Las cuotas atrasadas correspondientes al periodo que va desde la notificación fehaciente hasta la sentencia, como las que resulten impagas con posterioridad, devengarán intereses de conformidad con lo dispuesto por el art. 552 del CCyC, y en consecuencia, se aplicará la tasa activa más alta que, en el caso aplica el Banco del Chubut S. A.para sus operaciones de descuento.
V.- En relación a la cuestión de las costas de este proceso, es sabido que la condenación en costas al alimentante se impone por su índole especial, ya que admitir la tesis contraria
significaría hacer recaer el importe de ellas sobre las cuotas fijadas, quedando así desvirtuada la finalidad de esta obligación (art. 69, CPCC). —
VI.- En cuanto a la regulación de los honorarios de los profesionales actuantes, tomando como criterio de valoración la calidad, eficacia, extensión, resultado obtenido y las distintas etapas cumplidas, se regularán los honorarios de la Dra. C., D. A. y la Dra. S. B., M. B., en la cantidad de 20 Jus para cada patrocinio y el IVA si correspondiere (arts. 7°, 9° y 29 de la ley XIII Nº 4; leyes 23349 y 23871).
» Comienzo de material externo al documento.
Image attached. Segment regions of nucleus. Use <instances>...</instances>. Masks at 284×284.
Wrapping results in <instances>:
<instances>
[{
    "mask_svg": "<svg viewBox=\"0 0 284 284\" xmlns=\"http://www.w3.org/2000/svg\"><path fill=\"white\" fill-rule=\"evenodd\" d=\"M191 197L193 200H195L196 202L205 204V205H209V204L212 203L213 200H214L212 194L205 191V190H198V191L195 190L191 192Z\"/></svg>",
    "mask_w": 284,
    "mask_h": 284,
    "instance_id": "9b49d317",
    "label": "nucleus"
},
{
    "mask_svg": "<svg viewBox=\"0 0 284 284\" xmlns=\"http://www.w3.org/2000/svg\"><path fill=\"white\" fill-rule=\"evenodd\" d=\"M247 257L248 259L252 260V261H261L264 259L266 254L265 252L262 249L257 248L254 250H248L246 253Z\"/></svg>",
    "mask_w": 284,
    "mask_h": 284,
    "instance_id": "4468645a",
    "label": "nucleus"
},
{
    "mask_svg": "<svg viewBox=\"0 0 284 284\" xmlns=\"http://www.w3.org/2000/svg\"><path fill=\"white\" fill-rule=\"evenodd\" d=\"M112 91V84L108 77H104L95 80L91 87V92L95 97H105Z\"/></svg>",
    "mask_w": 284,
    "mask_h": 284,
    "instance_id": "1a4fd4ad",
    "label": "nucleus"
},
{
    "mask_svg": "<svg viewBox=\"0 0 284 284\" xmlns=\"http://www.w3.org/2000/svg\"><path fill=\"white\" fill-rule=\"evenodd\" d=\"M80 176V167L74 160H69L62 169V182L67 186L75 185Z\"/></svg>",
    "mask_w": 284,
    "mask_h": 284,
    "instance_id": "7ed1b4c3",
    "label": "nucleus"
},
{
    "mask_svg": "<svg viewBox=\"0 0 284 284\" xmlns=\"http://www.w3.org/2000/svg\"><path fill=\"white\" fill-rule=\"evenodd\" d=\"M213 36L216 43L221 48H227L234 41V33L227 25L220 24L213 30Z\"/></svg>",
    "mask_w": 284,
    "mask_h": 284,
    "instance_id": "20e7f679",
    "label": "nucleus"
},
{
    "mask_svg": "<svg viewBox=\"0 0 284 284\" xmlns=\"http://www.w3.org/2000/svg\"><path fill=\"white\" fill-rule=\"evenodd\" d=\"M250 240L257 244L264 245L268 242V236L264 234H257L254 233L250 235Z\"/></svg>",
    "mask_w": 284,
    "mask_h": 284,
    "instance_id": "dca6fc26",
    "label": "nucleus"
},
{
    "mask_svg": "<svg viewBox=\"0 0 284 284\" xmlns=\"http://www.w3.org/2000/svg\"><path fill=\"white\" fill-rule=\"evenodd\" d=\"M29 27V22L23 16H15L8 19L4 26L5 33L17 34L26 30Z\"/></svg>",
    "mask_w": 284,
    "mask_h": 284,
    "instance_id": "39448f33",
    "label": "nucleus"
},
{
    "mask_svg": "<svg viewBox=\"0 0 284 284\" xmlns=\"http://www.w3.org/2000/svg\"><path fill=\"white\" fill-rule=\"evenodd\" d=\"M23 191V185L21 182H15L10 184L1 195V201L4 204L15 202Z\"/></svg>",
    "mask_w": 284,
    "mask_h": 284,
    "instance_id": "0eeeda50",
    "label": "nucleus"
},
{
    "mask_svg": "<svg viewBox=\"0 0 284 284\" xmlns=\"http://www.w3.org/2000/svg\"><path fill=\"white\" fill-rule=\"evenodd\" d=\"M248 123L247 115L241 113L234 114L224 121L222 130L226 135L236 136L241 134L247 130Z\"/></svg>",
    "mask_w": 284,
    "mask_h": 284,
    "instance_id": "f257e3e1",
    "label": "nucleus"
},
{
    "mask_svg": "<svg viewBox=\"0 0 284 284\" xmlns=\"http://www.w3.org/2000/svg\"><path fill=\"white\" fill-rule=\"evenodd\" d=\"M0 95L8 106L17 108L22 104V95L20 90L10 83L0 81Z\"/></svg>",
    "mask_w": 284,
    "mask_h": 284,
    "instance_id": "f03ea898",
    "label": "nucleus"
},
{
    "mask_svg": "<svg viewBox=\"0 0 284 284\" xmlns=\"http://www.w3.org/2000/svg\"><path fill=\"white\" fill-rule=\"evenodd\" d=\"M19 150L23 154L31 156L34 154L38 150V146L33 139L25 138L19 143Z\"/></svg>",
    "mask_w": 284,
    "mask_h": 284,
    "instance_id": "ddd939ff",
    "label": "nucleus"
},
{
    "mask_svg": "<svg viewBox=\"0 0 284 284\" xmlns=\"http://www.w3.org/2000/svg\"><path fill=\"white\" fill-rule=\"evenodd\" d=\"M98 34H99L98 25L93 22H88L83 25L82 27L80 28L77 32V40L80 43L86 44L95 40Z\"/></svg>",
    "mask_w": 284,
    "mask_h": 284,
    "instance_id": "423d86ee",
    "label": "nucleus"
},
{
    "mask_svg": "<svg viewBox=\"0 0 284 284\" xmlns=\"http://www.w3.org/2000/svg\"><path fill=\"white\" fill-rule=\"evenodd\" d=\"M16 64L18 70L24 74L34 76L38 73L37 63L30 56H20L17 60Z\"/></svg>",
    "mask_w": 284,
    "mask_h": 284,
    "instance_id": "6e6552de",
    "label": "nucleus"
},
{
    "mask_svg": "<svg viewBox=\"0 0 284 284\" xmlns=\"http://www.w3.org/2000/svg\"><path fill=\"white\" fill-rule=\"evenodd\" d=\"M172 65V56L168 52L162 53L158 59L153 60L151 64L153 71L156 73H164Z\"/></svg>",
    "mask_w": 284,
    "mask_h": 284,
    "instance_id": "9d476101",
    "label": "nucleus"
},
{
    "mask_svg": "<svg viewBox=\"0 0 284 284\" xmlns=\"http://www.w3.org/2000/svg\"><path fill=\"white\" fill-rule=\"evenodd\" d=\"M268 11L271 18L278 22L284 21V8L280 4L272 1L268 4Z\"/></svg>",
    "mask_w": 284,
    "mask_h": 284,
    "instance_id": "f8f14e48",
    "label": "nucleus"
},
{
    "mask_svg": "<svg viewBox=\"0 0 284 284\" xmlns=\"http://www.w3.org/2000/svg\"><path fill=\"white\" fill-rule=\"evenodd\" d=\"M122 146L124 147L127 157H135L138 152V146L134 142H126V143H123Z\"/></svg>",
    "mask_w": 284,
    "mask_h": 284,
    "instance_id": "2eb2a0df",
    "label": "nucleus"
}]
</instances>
Por los motivos expuestos, citas doctrinarias y legales que anteceden-
FALLO:-
I.-Haciendo lugar a la demanda, fijando como cuota alimentaria que el Sr. R., N. M., deberá pagar a favor de su hijo R., F. L., en la suma equivalente al TREINTA POR CIENTO (30%) de los ingresos que por todo concepto (haberes remuneratorios y no remuneratorios), exceptuados los descuentos de ley, perciba por su trabajo en relación de dependencia, con más las asignaciones familiares que le correspondan por el niño prenombrado. Las sumas pertinentes deberán ser depositadas del día 1º al 10 de cada mes y depositadas en la Sucursal Trelew del Banco del Chubut S.A., en una caja de ahorro a nombre de la Sra. B., F M., D.N.I. N°.
II.- Dejando sin efecto los alimentos provisorios fijados en fecha 14/08/25.–
III.- Fijar una cuota en concepto de alimentos atrasados desde el día 05 de agosto de 2025, la cual será liquidada de conformidad con las pautas establecidas en el considerando respectivo.-
IV.- Imponer las costas al accionado y regular los honorarios de la Dra. C., D. A. y la Dra. S. B., M. B., en la suma de 20 Jus para cada patrocinio y el IVA si correspondiere.–
V.- Regístrese y notifíquese digitalmente a las partes y a la Asesoría de Familia.–
REGISTRADA BAJO EL Nº _/2026 (S.D.).